(Trecho fornecido):
■ ■ ■ ■

Agora vejamos alguns números da educação superior de 2017. Naquele ano, o Brasil possuía 296 Instituições de Educação Superior (IES) públicas e 2.152 privadas. As instituições públicas se dividem em 41,9% estaduais, 36,8%, federais e 21,3%, municipais. Quase 3/5 das IES federais são universidades e 36,7% são Institutos Federais de Educação, Ciência e Tecnologia (IFs) e Centros Federais de Educação Tecnológica (Cefets).[6] “A 5ª Pesquisa do Perfil Socioeconômico dos Graduandos das Universidades Federais, realizada pela Associação Nacional dos Dirigentes das Instituições Federais de Ensino Superior (Andifes) e divulgada neste ano, mostrou que, em 2018, 70% dos alunos de graduação em universidades federais vinham de famílias cuja renda é de, no máximo, um salário mínimo e meio per capita (menos de R$ 1.500 por mês, por pessoa). […] Em 2002, 500 mil pessoas faziam cursos de graduação em universidades federais. Hoje, são mais de 1,1 milhão. […] levantamento feito neste ano pelo diretor científico da Fundação de Amparo à Pesquisa de São Paulo (Fapesp), Carlos Henrique Brito, revelou que, dos estudos publicados pelas cem instituições de ensino superior do país nos últimos cinco anos, mais de 95% eram de universidades públicas. A participação delas na inovação também é extremamente relevante: de acordo com o Instituto Nacional da Propriedade Industrial (INPI), das dez organizações brasileiras que mais depositaram pedidos de patentes de invenção em 2018, nove eram universidades”.[7]

Segue abaixo estrato com as dez melhores universidades brasileiras, retiradas ranking das melhores universidades brasileiras em 2018.[8]

Diante das informações e dos números expostos (e muitas outras estatísticas poderiam ser apresentadas) torna-se incompreensível do ponto de vista da economia popular e de um possível projeto de desenvolvimento social, político e econômico local, regional e nacional, a política de cortes e contingenciamentos do governo plutocrático de plantão. E não está em jogo aqui análises relativas a ausência de uma proposta estratégica de educação em seus mais diversos níveis inexistentes até o presente momento. 

A estratégia do atual (des)governo é desvincular os interesses sociais da esfera dos interesses de rentistas e investidores, ávidos por açambarcar o “mercado educacional” brasileiro e descomprometidos com investimentos em pesquisa e extensão. Trata-se de vender ensino sob as modalidades mais rentáveis possíveis, a baixo custo e, por decorrência lógica, de baixa qualidade.  É nesta direção que se pode compreender alguns aspectos do discurso oficial à opinião pública apresentando as universidades públicas como perdulárias dos recursos públicos. Promotoras de balbúrdia. Centros disseminadores da ideologia de gênero, de esquerda, de comunistas, socialistas, e tantas outras obtusidades e anacronismos característicos de desarrazoado governo em curso.

■ ■ ■ ■

(Material reunido):
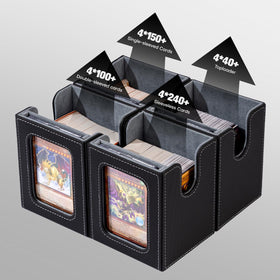 RZDWCTJ commander deck box fits multiple standard decks.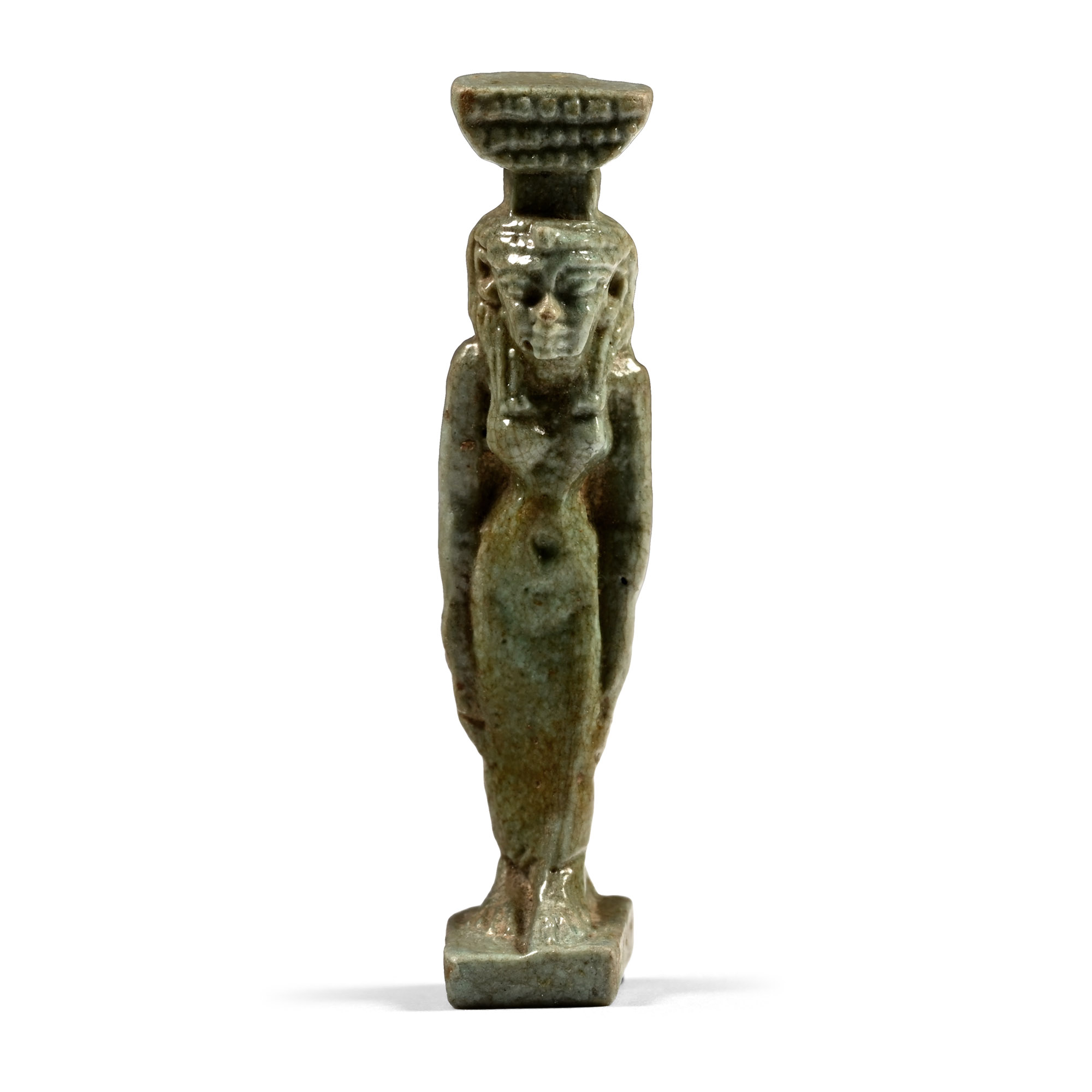 Egyptian Green Glazed Faience Amulet of Nephthys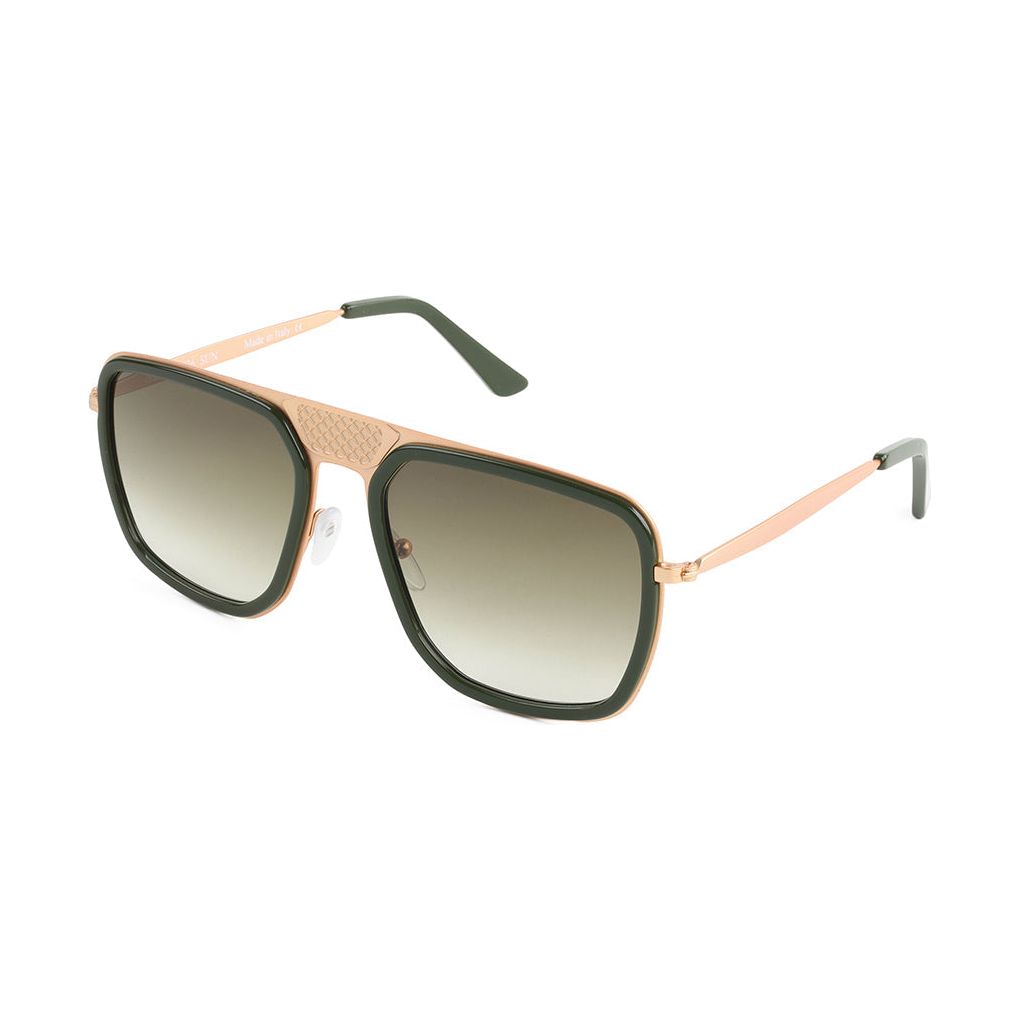 Blue / Gunmetal / Grey Gradient Lens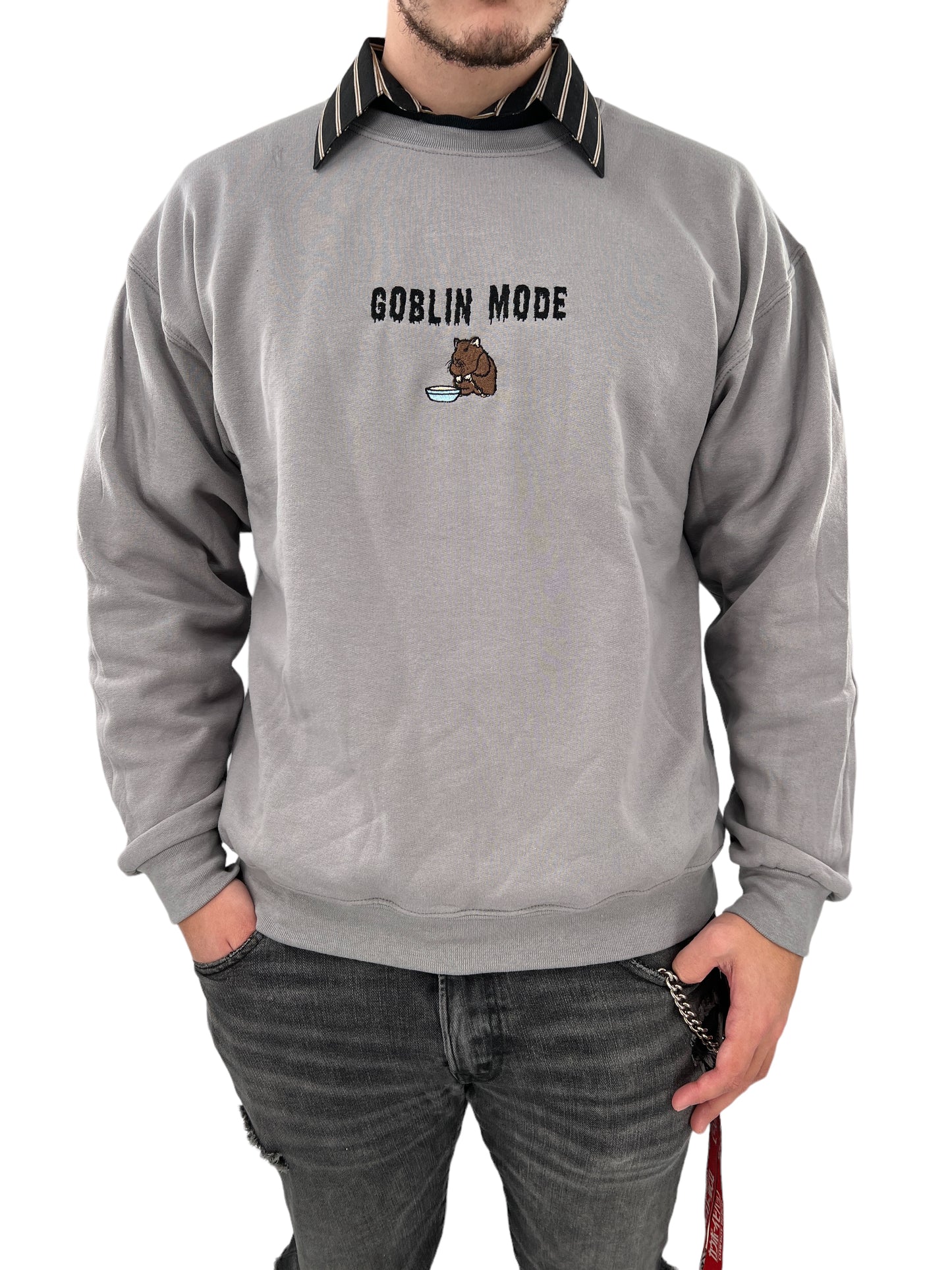 Goblin Mode Embroidered Shirt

■ ■ ■ ■

(Instrução 1): Diga se cada afirmação abaixo está de acordo com o trecho sobre a educação superior no Brasil, justificando com as palavras exatas do texto: (a) em 2017, havia no Brasil 296 instituições de educação superior públicas e 2.152 privadas; (b) em 2002, mais de 1,1 milhão de pessoas cursavam graduação em universidades federais; (c) das dez organizações brasileiras que mais depositaram pedidos de patentes de invenção em 2018, nove eram universidades.
(Instrução 2): Escreva a continuação do trecho sobre a educação superior no Brasil, a partir da última frase apresentada.

(Resposta 1):
(a) Sim: "Naquele ano, o Brasil possuía 296 Instituições de Educação Superior (IES) públicas e 2.152 privadas."
(b) Não: "Em 2002, 500 mil pessoas faziam cursos de graduação em universidades federais."
(c) Sim: "das dez organizações brasileiras que mais depositaram pedidos de patentes de invenção em 2018, nove eram universidades".

(Resposta 2):
Ou dito de outra forma, trata-se de um desmonte da educação pública. Não se trata de uma reforma educacional para educar para as exigências do mercado de trabalho, senão simplesmente de transformar a educação numa commodity atrativa a investimentos especulativos.  Desnecessário dizer que a racionalização e a transparência na utilização dos recursos públicos é condição sine qua non na administração das Universidades Federais, bem como em todas as esferas da administração pública. O corte de bolsas, de fundos de financiamento para pesquisas e de insumos básicos. significa condenar a ciência brasileira ao definhamento, justamente num momento global de transição tecnológica e científica em que a pesquisa se faz urgente e necessária.  

Nesta direção, a parceria pública e privada no fomento à pesquisa e à inovação é bem-vinda e desejável, desde que a iniciativa privada compreenda que educação é bem público, cuja finalidade última é a afirmação do bem comum. Ou seja, educação requer investimentos em suas diversas fases e dimensões, cujo retorno se revela em médio prazo em desenvolvimento social e econômico de excelência, condição comprovada por inúmeros países asiáticos entre outros.  Estratégias públicas e privadas que desconsideram exigências educacionais de ordem civilizatória (reconhecimento do bem e do belo), reduzindo-a a mercadoria a ser ofertada em escala aos consumidores condenam sociedades inteiras à mediocridade, ao embrutecimento, ao analfabetismo funcional, ao subdesenvolvimento. 

Mais do que isto, este negligenciamento reproduz massas de indivíduos desprovidos de autonomia de pensamento e ação, presos ao  ethos  escravocrata que circunscreve a conformação da sociedade brasileira em seu percurso histórico. Desprovidos de autonomia, esperam pelo “messias”, pelo general, pelo salvador da pátria, pelo capital, pelo cabo, ou se não houve mais ninguém serve mesmo o soldado raso. Ainda nesta direção, reproduz levas de indivíduos loquazes, ventrículos e bufões a reverberar discursos desprovidos de consideração em relação ao permanente zelo pelo espaço público, pelo comum, construindo hábeis teorias da justificação daquilo que posteriormente se apresentará como farsa, ou mesmo como barbárie.

Educação é bem vital, pertencente a toda a sociedade brasileira. Façamos todos os esforços para evitar o incêndio e a queima também das universidades, fazendo evaporar a diversidade de pensamento, a criatividade inovadora advinda de pesquisa qualitativa e responsável.

Luiz Eduardo Cani é Advogado, Mestrando em Desenvolvimento Regional na Universidade do Contestado, especialista em Direito Penal e Criminologia pelo Instituto de Criminologia e Política Criminal, graduado em Direito pela Universidade Regional de Blumenau. Professor de Direito na Universidade do Contestado. 

Sandro Luiz Bazzanella é Doutor em Ciências Humanas pela Universidade Federal de Santa Catarina, mestre em Educação e Cultura pela Universidade do Estado de Santa Catarina, graduado em Filosofia pela Faculdade de Filosofia, Ciências e Letras Dom Bosco. Professor Titular de Filosofia na graduação e no mestrado da Universidade do Contestado.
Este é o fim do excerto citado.